On Feb 25, 2012, at 7:45 AM, Scott Ribe <scott_r...@elevated-dev.com> wrote:

> On Feb 25, 2012, at 8:38 AM, Kyle Sluder wrote:
> 
>> Does Harbison & Steele say that pointers converted to integer have the value 
>> zero, or does it say that if(ptr) is identical to if(ptr != 0)?
> 
> It explicitly states that null pointers converted to int are 0, and that 
> other conversions are implementation-defined but round-trip conversions 
> through a large-enough int type produce the original pointer.

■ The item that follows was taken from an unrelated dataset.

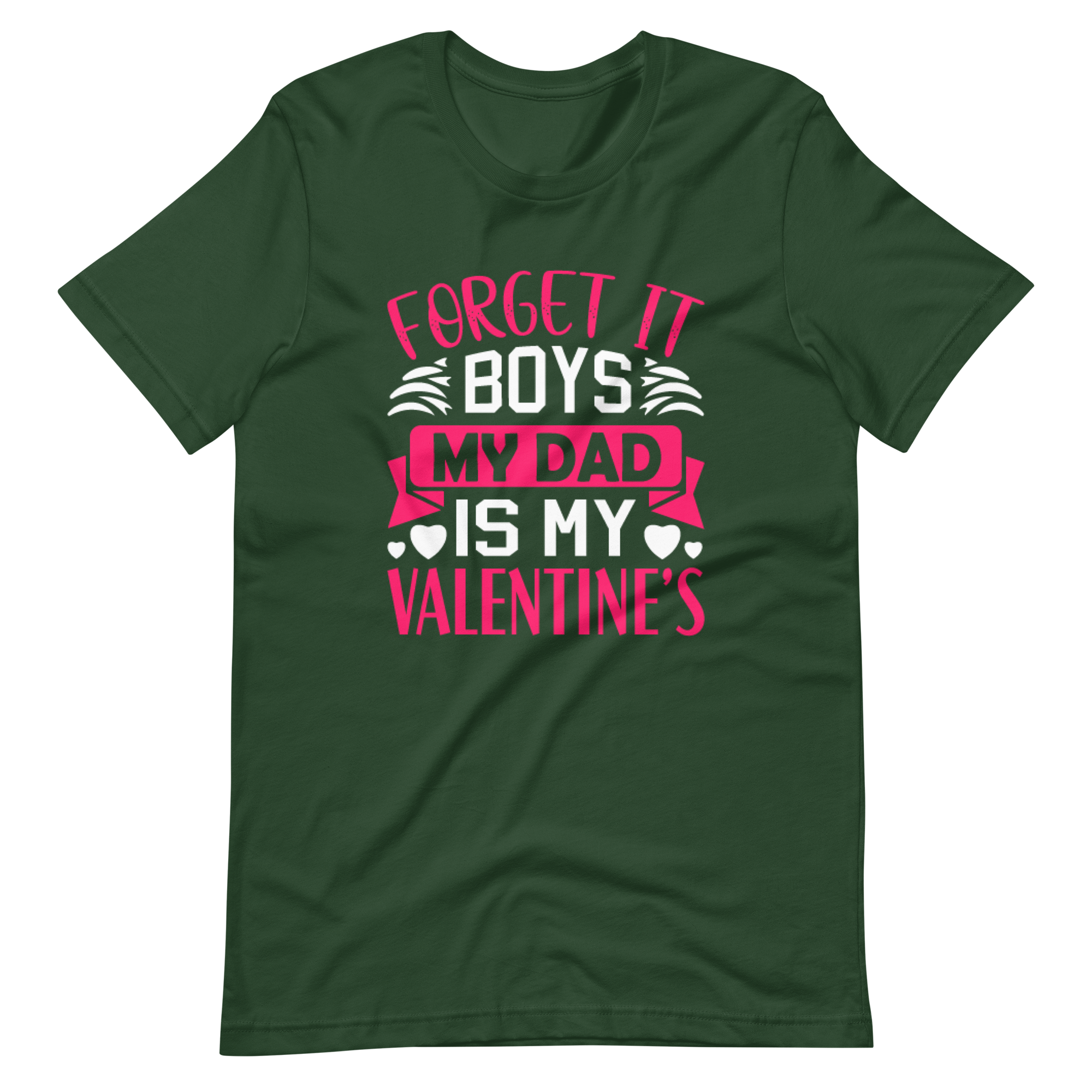 Forget It Boys My Dad is My Valentine's Unisex t-shirt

Yeah, that's all kinds of wrong. As the standard also explicitly states, 
converting a pointer to integer is not guaranteed to result in a representation 
that fits in any size of integer, and it might be a trap representation. The 
conversion from integer to pointer is similarly implementation-defined. The 
only round-trip guaranteed by the standard is pointer-type to pointer-type, and 
then only if the pointer value is correctly aligned for the second pointee 
type, or the second pointer type is pointer-to-void.

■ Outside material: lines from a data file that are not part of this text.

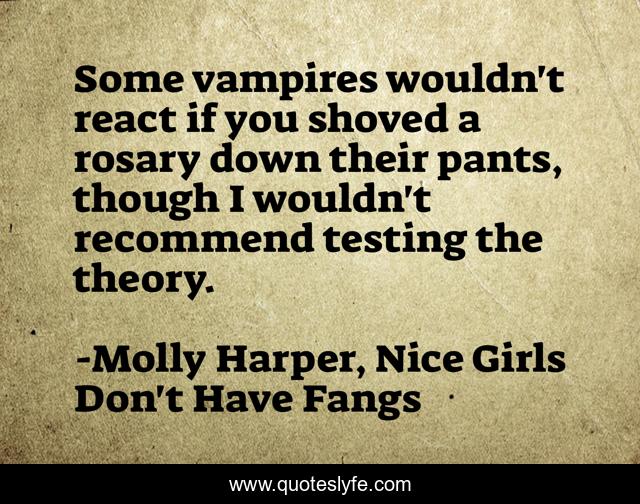 Some vampires wouldn't react if you shoved a rosary down their pants, though I wouldn't recommend testing the theory.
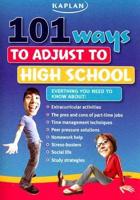 101 Ways to Adjust to High School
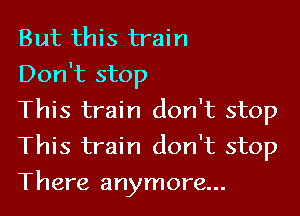 But this train

Don't stop

This train don't stop
This train don't stop
There anymore...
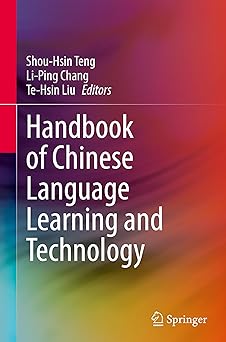 handbook of chinese language learning and technology 1st edition shou hsin teng ,li ping chang ,te hsin liu
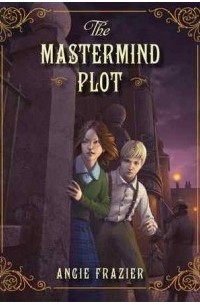 Энджи Фрэйзер - The Mastermind Plot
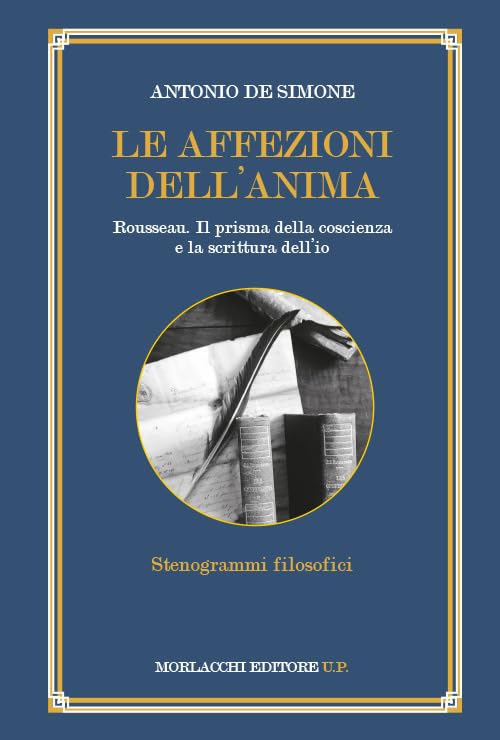 Le affezioni dell'anima. Rousseau. Il prisma della coscienza e la scrittura dell'io book
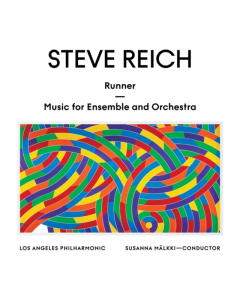 Los Angeles Philharmonic & Susanna Malkki - Steve Reich: Runner / Music For Ensemble & Orchestra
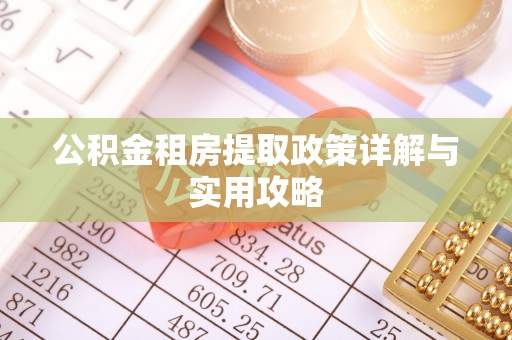 平江公积金租房提取政策详解与实用攻略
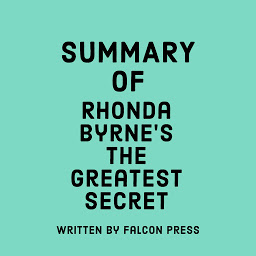 Icon image Summary of Rhonda Byrne's The Greatest Secret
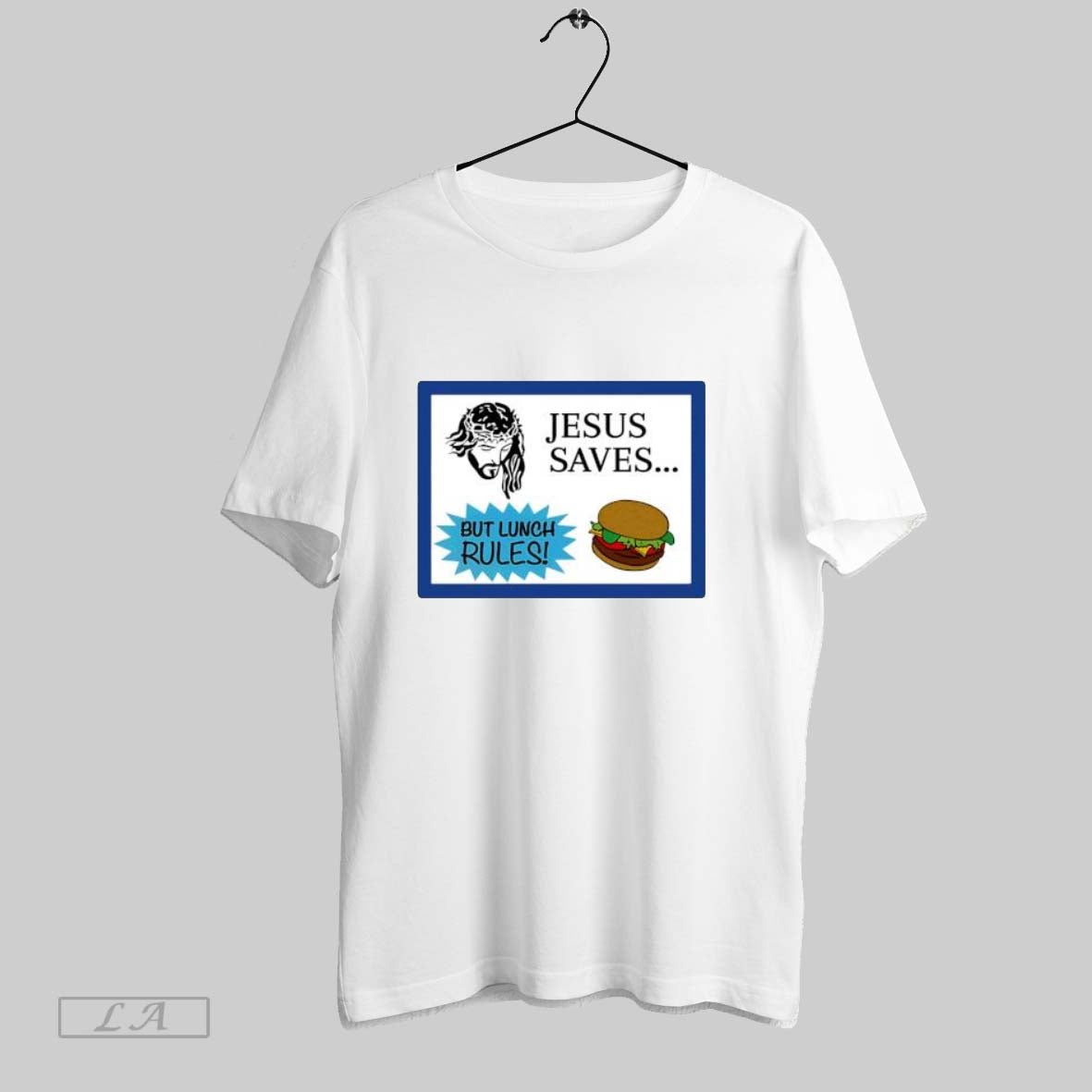 Original Jesus Saves But Lunch Rules Foodie Graphic - Adult & Kids T-Shirts, Sweatshirts & Hoodies apparel design preview 1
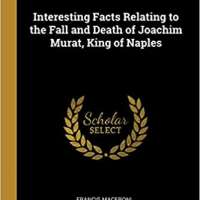 Interesting Facts Relating to the Fall and Death of Joachim Murat, King of Naples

> I have a suspicion that this is a normalization in behavior introduced in the 
> standardization process--note that I still have K&R 2nd edition here, and as 
> far as I can tell it simply does not specify what happens when a null pointer 
> is converted to int.

K&R 2nd Ed. was updated for C89, I believe. But regardless, K&R is notoriously 
light on specifics like this. Which is great when you're teaching a language, 
but not nearly as great when you're implementing a compiler that intends to 
support most of the code in the modern world.